Constant flare-ups that threatened inhabited areas hampered the work of hundreds of firefighters there. The fire halted traffic on the country’s main highway connecting Athens to northern Greece and damaged electricity installations. The power distribution company announced rolling cuts in the wider capital region to protect the electrical grid.
In the Drosopigi area, resident Giorgos Hatzispiros surveyed the damage to his house Friday morning, the first time he was seeing it after being ordered to evacuate the previous afternoon. Only the charred walls of the single-story home remained, along with his children’s bicycles, somehow unscathed in a storeroom. Inside, smoke rose from a still-smouldering bookcase. “Nothing is left,” Hatzispiros said. He urged his mother to leave, to spare her the sight of their destroyed home.
In southern Greece, nearly 60 villages and settlements were evacuated Thursday and early Friday. In addition to Evia, fires were burning in multiple locations in the southern Peloponnese region where a blaze was stopped before reaching monuments at Olympia, the birthplace of the ancient Olympic Games. A summer palace outside Athens once used by the former Greek royal family was also spared.
The fires also disrupted COVID-19 vaccinations. The Health Ministry announced the suspension of vaccinations at centres in areas affected by the fires, saying appointments could be rescheduled when conditions allow.

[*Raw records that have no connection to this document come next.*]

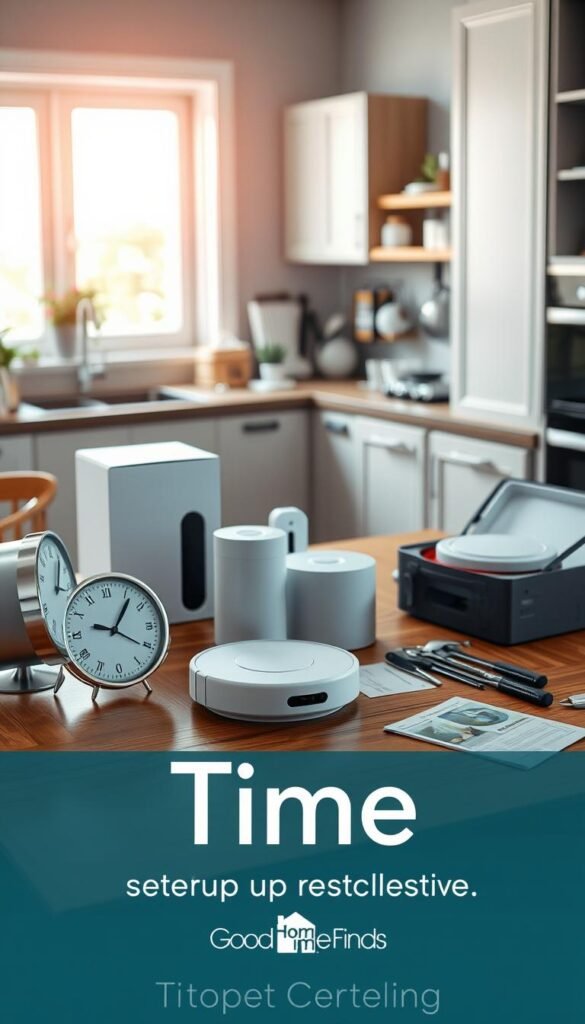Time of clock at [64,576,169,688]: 1:20
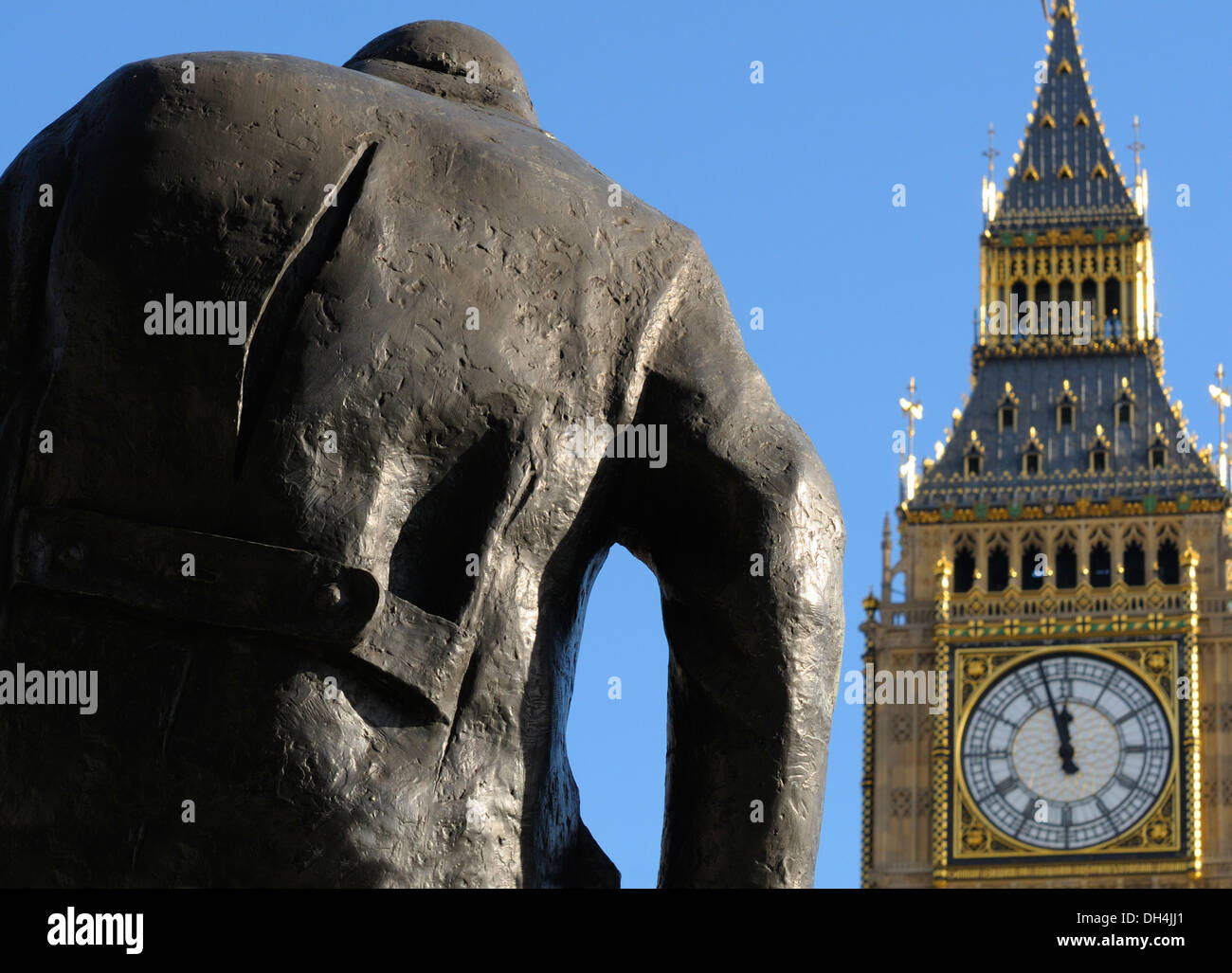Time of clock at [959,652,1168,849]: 11:57
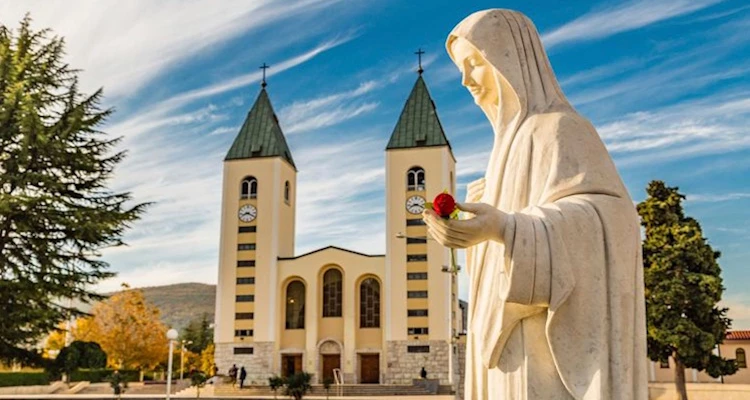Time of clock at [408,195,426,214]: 8:18
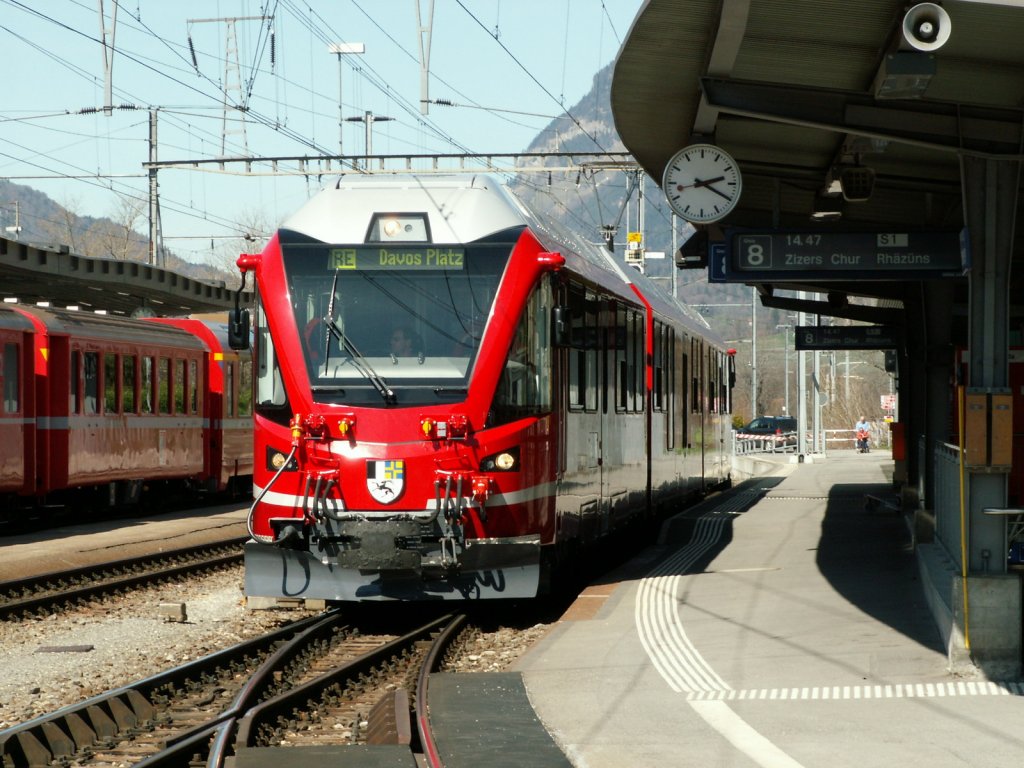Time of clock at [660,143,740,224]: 2:19
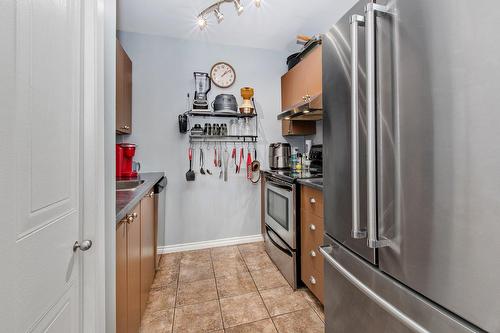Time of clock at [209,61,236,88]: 1:08
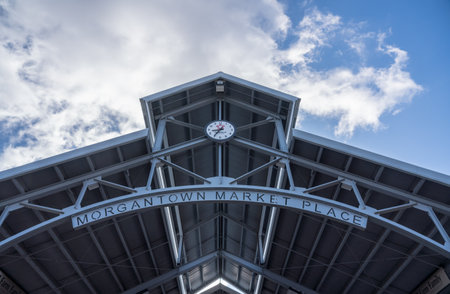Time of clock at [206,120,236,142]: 8:36
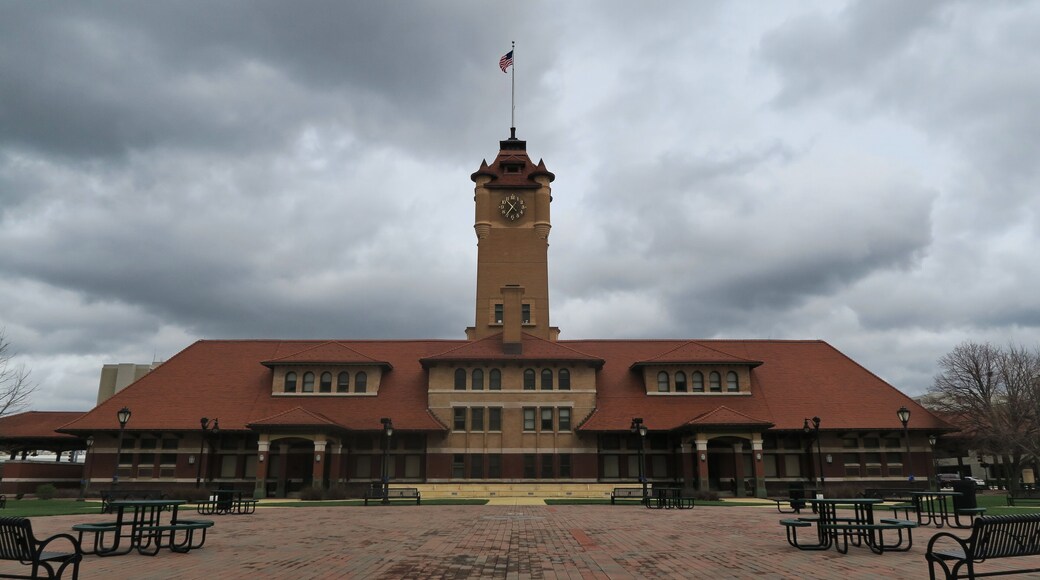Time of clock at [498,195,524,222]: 10:36
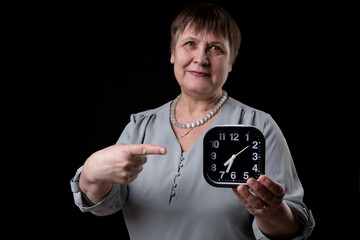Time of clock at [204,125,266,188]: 7:33
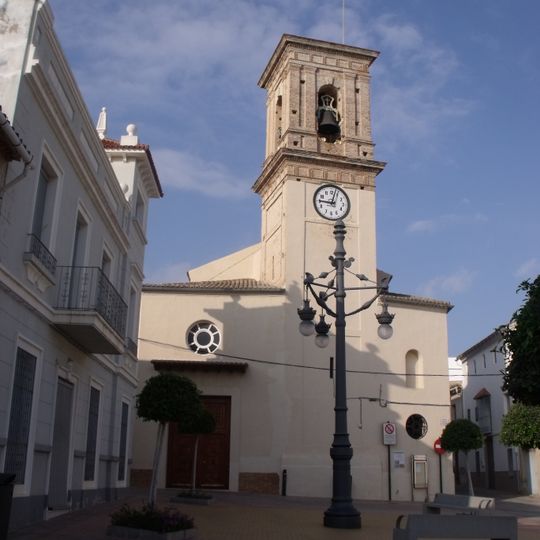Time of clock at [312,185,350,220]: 9:02
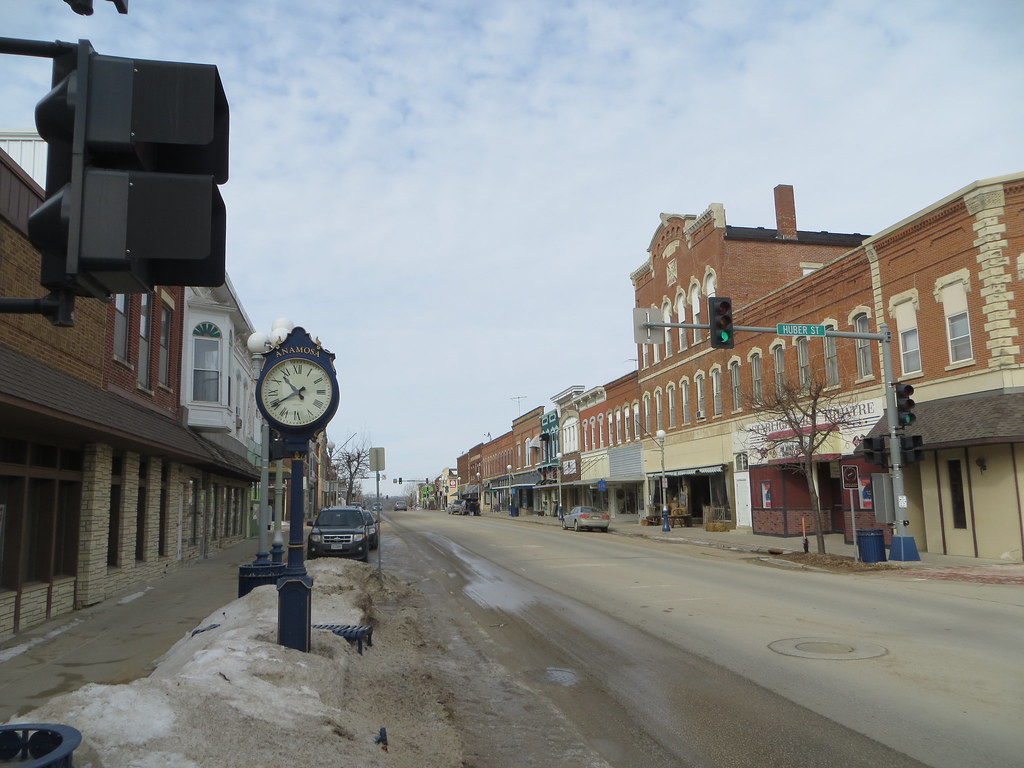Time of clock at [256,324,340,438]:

“Our priority is always the protection of human life, followed by the protection of property, the natural environment, and critical infrastructure. Unfortunately, under these circumstances, achieving all these aims at the same time is simply impossible,” Prime Minister Kyriakos Mitsotakis said in a televised address Thursday night. The wildfires, he said, display “the reality of climate change.”
In 2018, more than 100 people died when a fast-moving forest fire engulfed a seaside settlement east of Athens. Some of them drowned trying to escape by sea from the choking smoke and flames after becoming trapped on a beach.